> EXCERPTED PASSAGE
I'd say with confidence: we're living in the early days. AI has made jaw-dropping progress in two major domains: language and vision. With large language models (LLMs) like GPT-4 and Claude, and vision models like CLIP and DALL·E, we've seen machines that can generate poetry, write code, describe photos, and even hold eerily humanlike conversations.
But as impressive as this is, it’s easy to lose sight of the bigger picture: we’ve only scratched the surface of what artificial intelligence could be — because we’ve only scaled two modalities: text and images.
That’s like saying we’ve modeled human intelligence by mastering reading and eyesight, while ignoring touch, taste, smell, motion, memory, emotion, and everything else that makes our cognition rich, embodied, and contextual.
Human intelligence is multimodal. We make sense of the world through:
Touch (the texture of a surface, the feedback of pressure, the warmth of skin0; Smell and taste (deeply tied to memory, danger, pleasure, and even creativity); Proprioception (the sense of where your body is in space — how you move and balance); Emotional and internal states (hunger, pain, comfort, fear, motivation).

> WHAT IS BEING ASKED
Write out the part of the passage on multimodal intelligence between "I'd say with" and "eerily humanlike conversations.", inclusive. The lines that follow come from a separate source.

> INPUT DATA
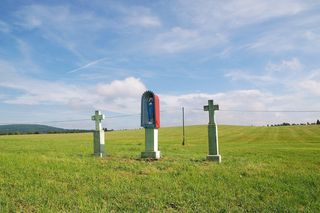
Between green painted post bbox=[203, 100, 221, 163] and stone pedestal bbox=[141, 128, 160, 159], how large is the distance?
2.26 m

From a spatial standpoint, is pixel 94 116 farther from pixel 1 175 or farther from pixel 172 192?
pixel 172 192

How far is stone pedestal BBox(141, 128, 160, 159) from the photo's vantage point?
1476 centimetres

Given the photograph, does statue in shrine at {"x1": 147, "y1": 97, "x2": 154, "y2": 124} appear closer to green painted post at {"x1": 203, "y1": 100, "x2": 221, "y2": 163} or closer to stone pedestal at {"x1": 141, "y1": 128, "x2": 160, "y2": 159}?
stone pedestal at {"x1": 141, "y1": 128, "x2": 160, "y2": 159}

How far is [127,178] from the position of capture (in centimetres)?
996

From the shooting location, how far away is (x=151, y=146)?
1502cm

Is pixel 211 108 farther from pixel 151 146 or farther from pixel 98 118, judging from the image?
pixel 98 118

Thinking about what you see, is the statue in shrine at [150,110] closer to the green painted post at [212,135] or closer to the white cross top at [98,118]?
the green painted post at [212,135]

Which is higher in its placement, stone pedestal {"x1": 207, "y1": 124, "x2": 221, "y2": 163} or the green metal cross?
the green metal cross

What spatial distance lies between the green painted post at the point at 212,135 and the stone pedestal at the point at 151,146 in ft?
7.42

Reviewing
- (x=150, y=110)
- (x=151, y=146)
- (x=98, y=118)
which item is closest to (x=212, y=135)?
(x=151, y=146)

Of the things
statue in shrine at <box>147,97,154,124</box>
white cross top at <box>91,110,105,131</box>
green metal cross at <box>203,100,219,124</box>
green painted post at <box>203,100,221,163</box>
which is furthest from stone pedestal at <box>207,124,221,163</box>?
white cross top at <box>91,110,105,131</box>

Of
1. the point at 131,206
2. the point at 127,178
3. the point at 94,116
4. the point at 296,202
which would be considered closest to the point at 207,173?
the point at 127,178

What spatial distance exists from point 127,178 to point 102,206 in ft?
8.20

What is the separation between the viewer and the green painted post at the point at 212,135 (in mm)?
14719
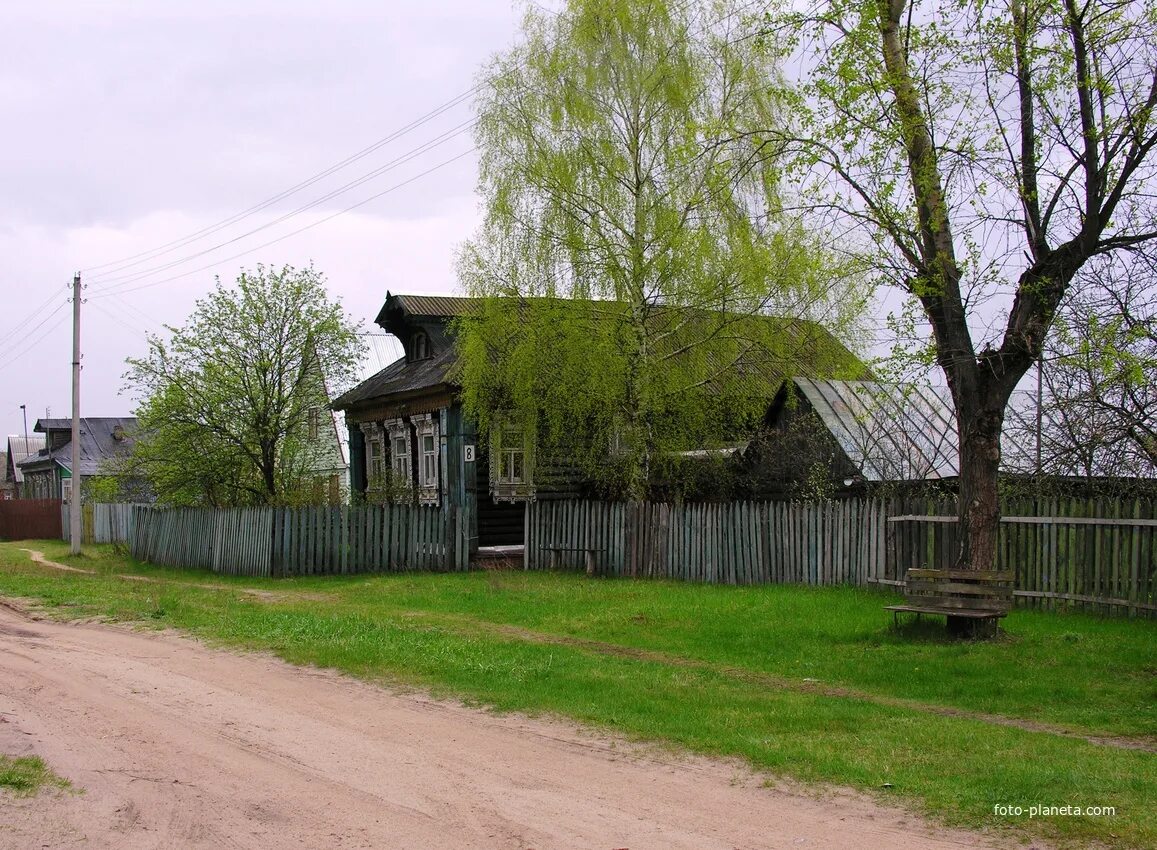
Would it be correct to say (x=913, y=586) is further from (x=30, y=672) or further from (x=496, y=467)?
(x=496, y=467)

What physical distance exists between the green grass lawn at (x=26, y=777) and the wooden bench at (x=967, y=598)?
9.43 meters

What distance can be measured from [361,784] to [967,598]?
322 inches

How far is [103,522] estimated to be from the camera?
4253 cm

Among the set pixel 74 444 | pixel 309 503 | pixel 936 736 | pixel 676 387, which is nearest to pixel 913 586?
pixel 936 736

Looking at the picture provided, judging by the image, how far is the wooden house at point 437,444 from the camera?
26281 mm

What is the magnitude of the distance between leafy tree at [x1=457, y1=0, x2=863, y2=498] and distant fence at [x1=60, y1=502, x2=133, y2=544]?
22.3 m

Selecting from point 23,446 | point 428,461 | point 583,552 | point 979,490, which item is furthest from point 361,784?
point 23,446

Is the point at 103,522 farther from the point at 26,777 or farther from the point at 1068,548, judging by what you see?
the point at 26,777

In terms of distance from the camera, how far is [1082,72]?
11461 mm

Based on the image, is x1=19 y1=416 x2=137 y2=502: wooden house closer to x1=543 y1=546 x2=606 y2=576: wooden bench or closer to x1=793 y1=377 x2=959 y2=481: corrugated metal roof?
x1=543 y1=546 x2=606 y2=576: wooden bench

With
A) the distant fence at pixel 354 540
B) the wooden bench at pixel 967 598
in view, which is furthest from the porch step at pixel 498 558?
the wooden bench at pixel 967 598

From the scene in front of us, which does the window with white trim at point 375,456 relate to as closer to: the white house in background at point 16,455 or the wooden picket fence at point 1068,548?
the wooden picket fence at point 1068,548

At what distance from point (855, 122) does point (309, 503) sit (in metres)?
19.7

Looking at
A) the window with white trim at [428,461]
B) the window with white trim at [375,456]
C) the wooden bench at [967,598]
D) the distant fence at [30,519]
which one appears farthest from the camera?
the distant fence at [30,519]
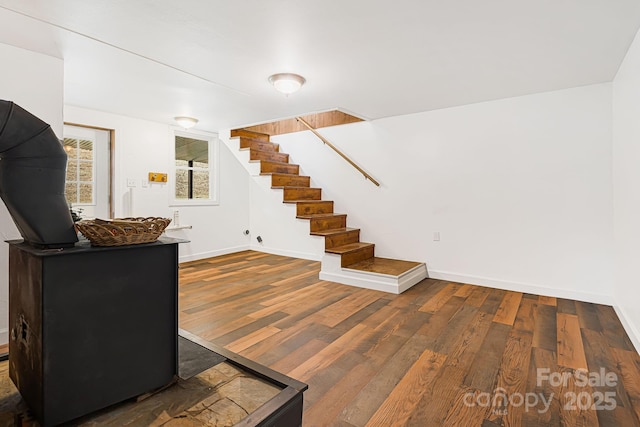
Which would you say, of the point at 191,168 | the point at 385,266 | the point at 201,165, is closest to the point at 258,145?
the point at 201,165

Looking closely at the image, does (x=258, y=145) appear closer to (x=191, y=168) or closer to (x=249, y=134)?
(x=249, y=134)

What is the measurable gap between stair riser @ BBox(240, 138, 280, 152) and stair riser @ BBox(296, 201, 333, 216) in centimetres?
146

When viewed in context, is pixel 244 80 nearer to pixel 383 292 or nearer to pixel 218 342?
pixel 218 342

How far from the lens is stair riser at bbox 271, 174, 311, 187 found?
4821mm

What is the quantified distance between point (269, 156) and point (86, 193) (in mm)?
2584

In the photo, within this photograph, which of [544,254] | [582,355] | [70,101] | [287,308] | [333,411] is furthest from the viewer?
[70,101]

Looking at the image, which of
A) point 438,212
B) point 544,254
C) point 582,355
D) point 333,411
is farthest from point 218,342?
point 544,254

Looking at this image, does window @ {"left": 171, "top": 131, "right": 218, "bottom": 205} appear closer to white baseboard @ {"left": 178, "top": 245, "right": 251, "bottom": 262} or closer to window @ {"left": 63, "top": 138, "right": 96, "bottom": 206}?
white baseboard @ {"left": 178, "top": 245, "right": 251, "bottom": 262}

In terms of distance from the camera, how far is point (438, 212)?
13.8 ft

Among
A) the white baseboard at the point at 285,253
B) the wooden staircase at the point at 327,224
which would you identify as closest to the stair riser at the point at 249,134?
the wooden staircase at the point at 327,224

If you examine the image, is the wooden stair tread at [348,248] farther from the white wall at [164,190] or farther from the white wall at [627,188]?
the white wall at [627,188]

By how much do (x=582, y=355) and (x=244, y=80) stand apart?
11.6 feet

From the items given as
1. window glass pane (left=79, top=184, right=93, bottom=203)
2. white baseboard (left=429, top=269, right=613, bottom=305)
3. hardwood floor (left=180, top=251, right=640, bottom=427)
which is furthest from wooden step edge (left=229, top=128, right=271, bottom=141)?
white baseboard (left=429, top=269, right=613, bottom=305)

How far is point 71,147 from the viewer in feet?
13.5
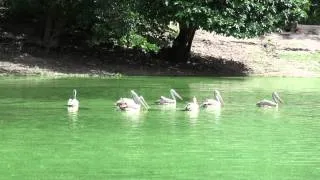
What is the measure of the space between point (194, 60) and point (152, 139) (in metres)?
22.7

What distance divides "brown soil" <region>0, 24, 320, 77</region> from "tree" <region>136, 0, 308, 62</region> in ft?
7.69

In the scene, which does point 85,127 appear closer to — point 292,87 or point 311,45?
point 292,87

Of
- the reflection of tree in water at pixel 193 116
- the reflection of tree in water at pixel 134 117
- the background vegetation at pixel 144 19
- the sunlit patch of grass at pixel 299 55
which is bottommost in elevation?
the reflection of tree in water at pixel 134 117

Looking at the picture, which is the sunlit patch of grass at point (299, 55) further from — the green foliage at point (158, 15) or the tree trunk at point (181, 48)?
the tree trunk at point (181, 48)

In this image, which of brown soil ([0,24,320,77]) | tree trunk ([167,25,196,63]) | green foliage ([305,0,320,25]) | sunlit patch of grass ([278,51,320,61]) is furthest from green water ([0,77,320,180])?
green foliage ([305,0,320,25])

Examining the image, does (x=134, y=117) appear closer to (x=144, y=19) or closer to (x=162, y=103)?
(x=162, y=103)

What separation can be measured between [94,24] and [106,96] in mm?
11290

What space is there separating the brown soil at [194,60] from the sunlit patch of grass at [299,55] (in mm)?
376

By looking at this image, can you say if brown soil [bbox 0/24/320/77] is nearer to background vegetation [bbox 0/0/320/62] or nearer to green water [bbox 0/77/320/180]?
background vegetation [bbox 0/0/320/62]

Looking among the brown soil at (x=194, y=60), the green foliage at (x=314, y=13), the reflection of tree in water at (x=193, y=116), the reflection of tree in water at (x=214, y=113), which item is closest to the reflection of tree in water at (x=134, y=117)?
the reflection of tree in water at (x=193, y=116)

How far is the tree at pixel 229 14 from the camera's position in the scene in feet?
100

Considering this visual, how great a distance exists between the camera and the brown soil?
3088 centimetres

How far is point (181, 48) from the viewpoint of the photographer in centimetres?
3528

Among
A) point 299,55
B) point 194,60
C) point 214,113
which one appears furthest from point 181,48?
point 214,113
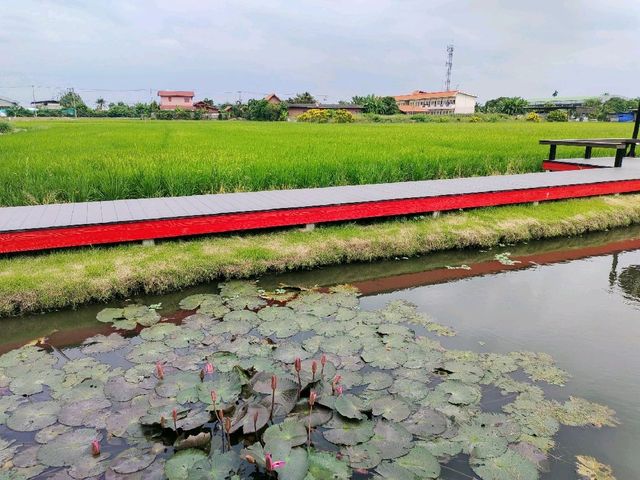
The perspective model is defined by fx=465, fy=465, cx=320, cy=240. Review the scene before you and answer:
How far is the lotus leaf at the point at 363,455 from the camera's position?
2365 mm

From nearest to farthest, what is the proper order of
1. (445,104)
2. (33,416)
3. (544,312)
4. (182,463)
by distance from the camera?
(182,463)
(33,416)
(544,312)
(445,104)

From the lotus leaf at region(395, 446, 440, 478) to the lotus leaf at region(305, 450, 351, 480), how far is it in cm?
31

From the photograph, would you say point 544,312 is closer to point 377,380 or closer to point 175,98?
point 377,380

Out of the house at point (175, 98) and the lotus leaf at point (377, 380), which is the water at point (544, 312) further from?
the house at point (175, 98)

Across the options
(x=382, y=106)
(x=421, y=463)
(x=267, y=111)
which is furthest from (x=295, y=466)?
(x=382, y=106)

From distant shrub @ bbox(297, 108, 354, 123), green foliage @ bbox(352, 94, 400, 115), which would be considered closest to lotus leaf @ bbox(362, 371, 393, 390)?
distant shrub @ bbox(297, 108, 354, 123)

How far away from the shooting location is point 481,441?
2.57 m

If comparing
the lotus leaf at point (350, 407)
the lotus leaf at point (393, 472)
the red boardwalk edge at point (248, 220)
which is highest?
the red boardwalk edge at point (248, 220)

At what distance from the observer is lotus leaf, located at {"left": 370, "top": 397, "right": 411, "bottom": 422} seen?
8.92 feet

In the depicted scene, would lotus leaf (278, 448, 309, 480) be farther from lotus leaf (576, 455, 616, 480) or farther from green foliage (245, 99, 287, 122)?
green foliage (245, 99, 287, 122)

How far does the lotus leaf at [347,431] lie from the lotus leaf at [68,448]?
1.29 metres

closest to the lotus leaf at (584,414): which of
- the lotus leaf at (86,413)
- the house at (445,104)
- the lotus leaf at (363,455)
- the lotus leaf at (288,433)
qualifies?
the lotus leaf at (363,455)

> EXERCISE ANSWER
I'd say with confidence: we're living in the early days. AI has made jaw-dropping progress in two major domains: language and vision. With large language models (LLMs) like GPT-4 and Claude, and vision models like CLIP and DALL·E, we've seen machines that can generate poetry, write code, describe photos, and even hold eerily humanlike conversations.